Kazik Staszewski trafił niedawno do szpitala. Informacja o problemach zdrowotnych muzyka obiegła media 12 października. Kult przekazał, że najbliższe koncerty zostały odwołane, jednak o samym stanie zdrowia wokalisty nie chciano mówić publicznie. Fanów mogła uspokoić jedynie wiadomość, że życie Kazika Staszewskiego nie było zagrożone. Muzyk zwrócił się teraz do fanów w Instagramowym poście. Wynika z niego, że dopisuje mu humor.

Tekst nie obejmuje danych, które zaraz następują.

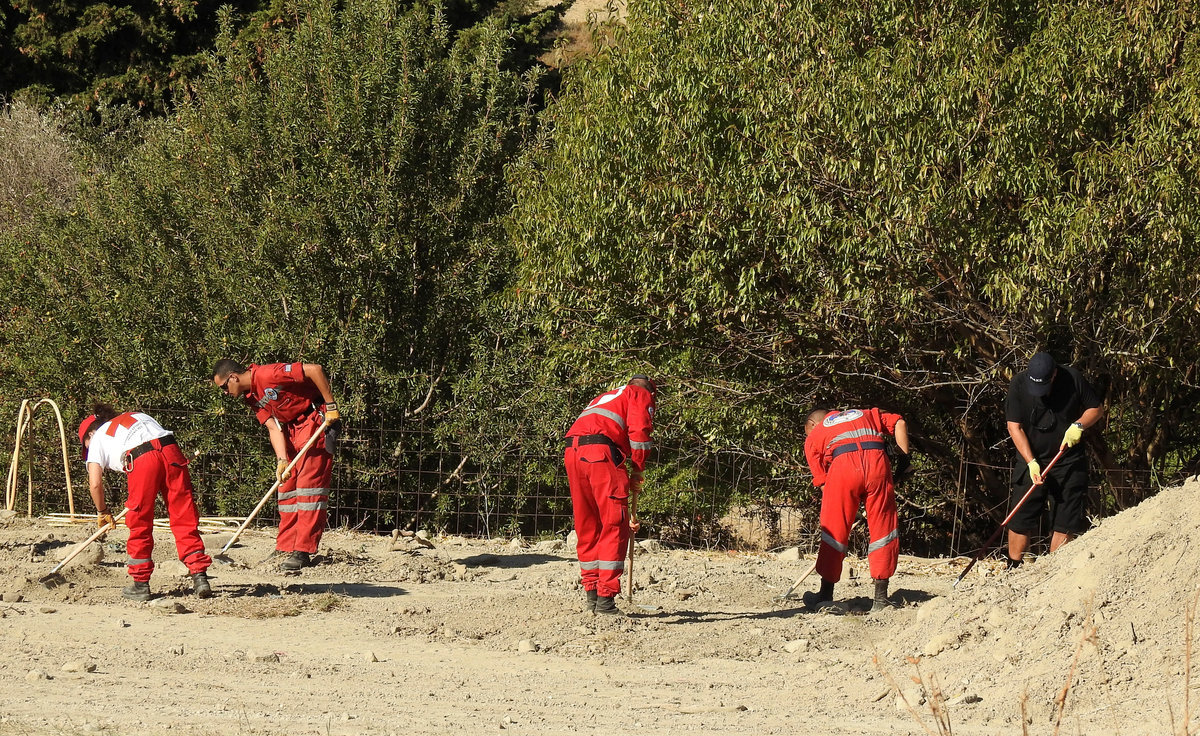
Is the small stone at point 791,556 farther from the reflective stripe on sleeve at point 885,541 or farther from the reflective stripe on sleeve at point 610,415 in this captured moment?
the reflective stripe on sleeve at point 610,415

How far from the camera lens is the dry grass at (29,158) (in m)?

O problemach zdrowotnych Kazika Staszewskiego wiadomo było niewiele. Dziennikarz RMF FM Robert Mazurek, który przyjaźni się z muzykiem, wyznał, że choć Kazik faktycznie trafił do szpitala w trybie pilnym, nie jest poważnie chory. 22 października wokalista Kultu dodał na Instagramie zdjęcie blizny, która została mu po wykonanym w szpitalu zabiegu. Jej wygląd ewidentnie bardzo go rozbawił, bo na fotografii dorysował kontury w taki sposób, że ślad po operacji przypomina... głowę psa. Przekazał też fanom, że od interwencji chirurgicznej właśnie mija tydzień. Wygląda na to, że stan Kazika Staszewskiego rzeczywiście jest dość dobry, a muzyk czuje się już nieźle. Tego samego dnia zamieścił też wideo, na którym siedząc w samochodzie, zajada się lodem na patyku. Przy okazji zaprosił fanów na premierę nowej książki o życiu Boba Dylana w jednej z warszawskich restauracji, którą zaplanowano na 23 października. - Będzie fajnie. Też będę - mówi na nagraniu muzyk. Zdjęcia Kazika Staszewskiego znajdziecie w galerii na górze strony.
O tym, że Kazik Staszewski wyszedł ze szpitala, wiadomo już od kilku dni. Powód, dla którego ta informacja dotarła do mediów, jest niestety bardzo smutny. 20 października lider Kultu wziął udział w pogrzebie byłego członka zespołu, Janusza Grudzińskiego, który zmarł 2 października. Uroczystości odbyły się w Kościele Świętego Krzyża na Krakowskim Przedmieściu w Warszawie, a muzyka żegnali także m.in. Muniek Staszczyk, Piotr Morawiec oraz Robert Mazurek. Janusz Grudziński zmarł krótko przed 62. urodzinami. Przyczyna jego śmierci nie jest znana.